***** TEXTE DU COMPTE-RENDU *****

Le zoom littéraire du 1er juillet n’était pas un zoom mais une fin d’après-midi et soirée chez Louis qui a eu la gentillesse de nous recevoir.
Compte-rendu de Nicole
Notre café littéraire est pour la deuxième fois en promenade pour une réunion de fin de première période. Nous espérons maintenant nous réunir « in vivo », soit dans un salon, soit un café, soit un jardin selon le temps.
Lundi dernier, nous avons assisté au spectacle des Bassins de Lumière : Les Impressionnistes. Nous étions 9 adhérents, nous pourrons recommencer !!!
Merci à Louis d’être notre Amphitryon, aujourd’hui, il nous reçoit magnifiquement dans son jardin, et sa véranda. Nous sommes une douzaine de lecteurs appartenant à Passerelles. Louis, Michèle et Dominique, Mauricette, Marie-Françoise, Marie, Nadine et Arlette, Francine, Jean-Jacques et Robert qui n’aimait pas Zoom. Anne-Marie n’a pas pu venir, elle adresse ses amitiés à notre groupe. Des messages de Renée, Marie-Do, Monique et Bernard qui regrettent d’être indisponibles.

*****

**EXERCICES À FAIRE**
[1] Transformez en liste à puces le paragraphe du compte-rendu qui commence par « Merci à Louis d'être notre Amphitryon », sans perdre ses informations principales.
[2] Résumez le compte-rendu en deux phrases.
La liste provient d'une autre source que le compte-rendu.

***** LISTE FOURNIE *****

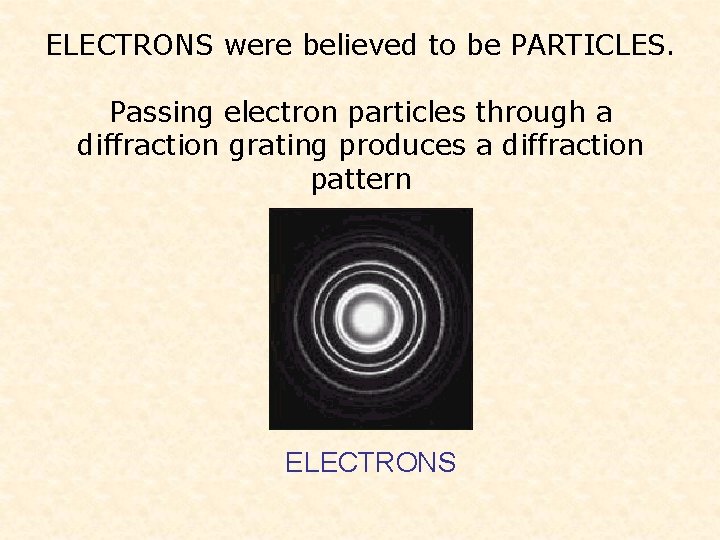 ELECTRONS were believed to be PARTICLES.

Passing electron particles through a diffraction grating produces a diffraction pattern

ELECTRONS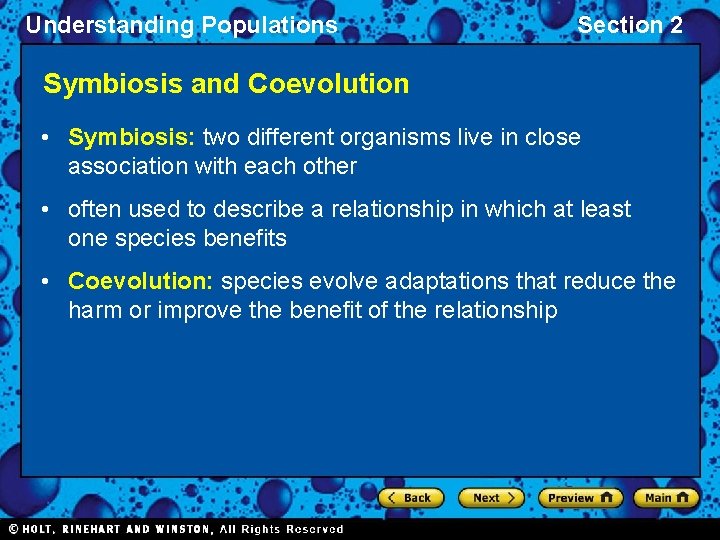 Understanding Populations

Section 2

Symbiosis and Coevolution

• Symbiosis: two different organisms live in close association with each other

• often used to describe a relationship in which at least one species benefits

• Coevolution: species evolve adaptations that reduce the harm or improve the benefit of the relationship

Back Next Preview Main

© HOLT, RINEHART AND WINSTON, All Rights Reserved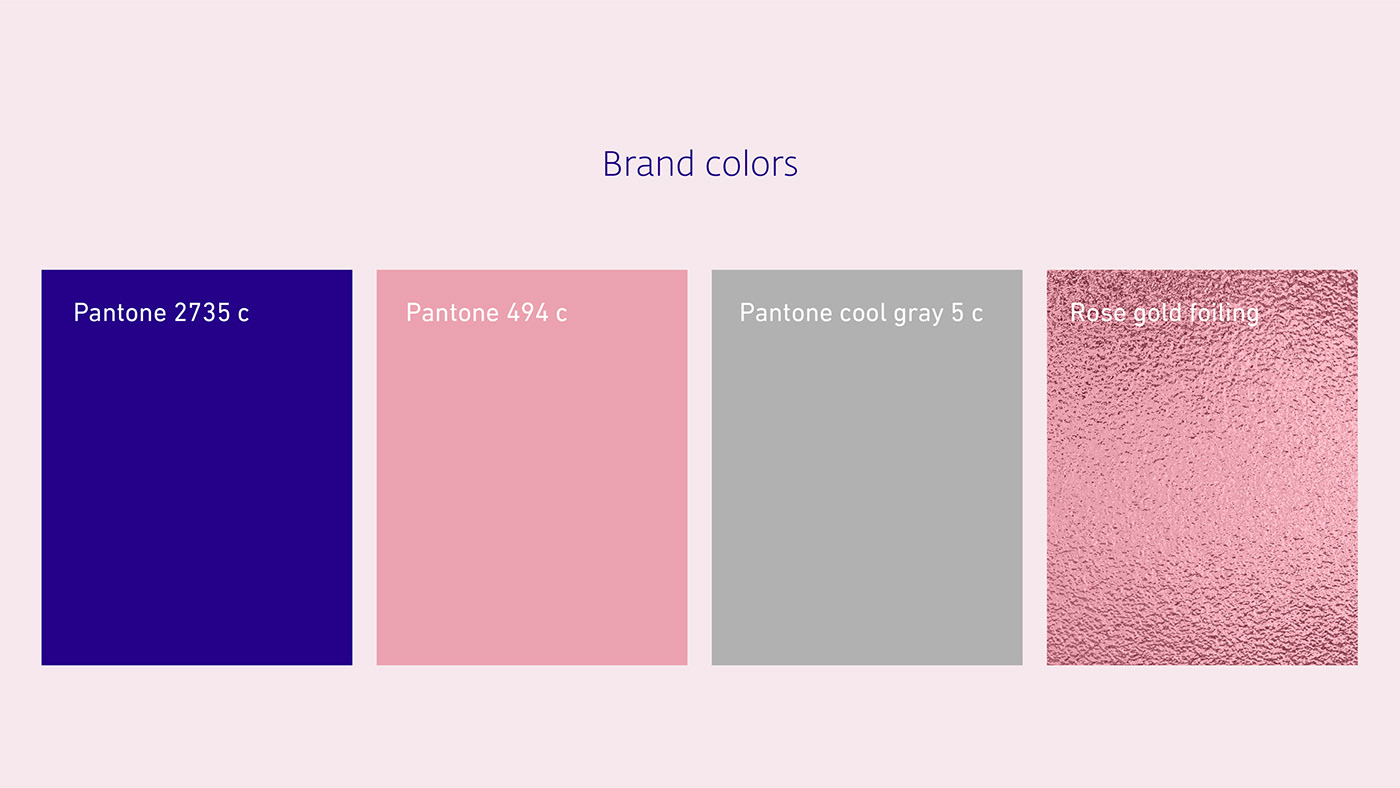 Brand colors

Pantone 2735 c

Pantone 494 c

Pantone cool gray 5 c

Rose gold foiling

*****

**RÉPONSES AUX EXERCICES**
[1]
- Louis reçoit le groupe dans son jardin et sa véranda.
- Une douzaine de lecteurs de Passerelles sont présents : Louis, Michèle et Dominique, Mauricette, Marie-Françoise, Marie, Nadine et Arlette, Francine, Jean-Jacques, ainsi que Robert, qui n'aimait pas Zoom.
- Anne-Marie n'a pas pu venir et envoie ses amitiés au groupe.
- Renée, Marie-Do, Monique et Bernard, indisponibles, ont envoyé des messages pour dire leurs regrets.

[2] Le 1er juillet, le café littéraire ne s'est pas retrouvé sur Zoom mais chez Louis, qui a reçu une douzaine de lecteurs de Passerelles dans son jardin et sa véranda. Après avoir vu à 9 adhérents le spectacle Les Impressionnistes aux Bassins de Lumière, le groupe espère maintenant se réunir en personne, dans un salon, un café ou un jardin selon le temps.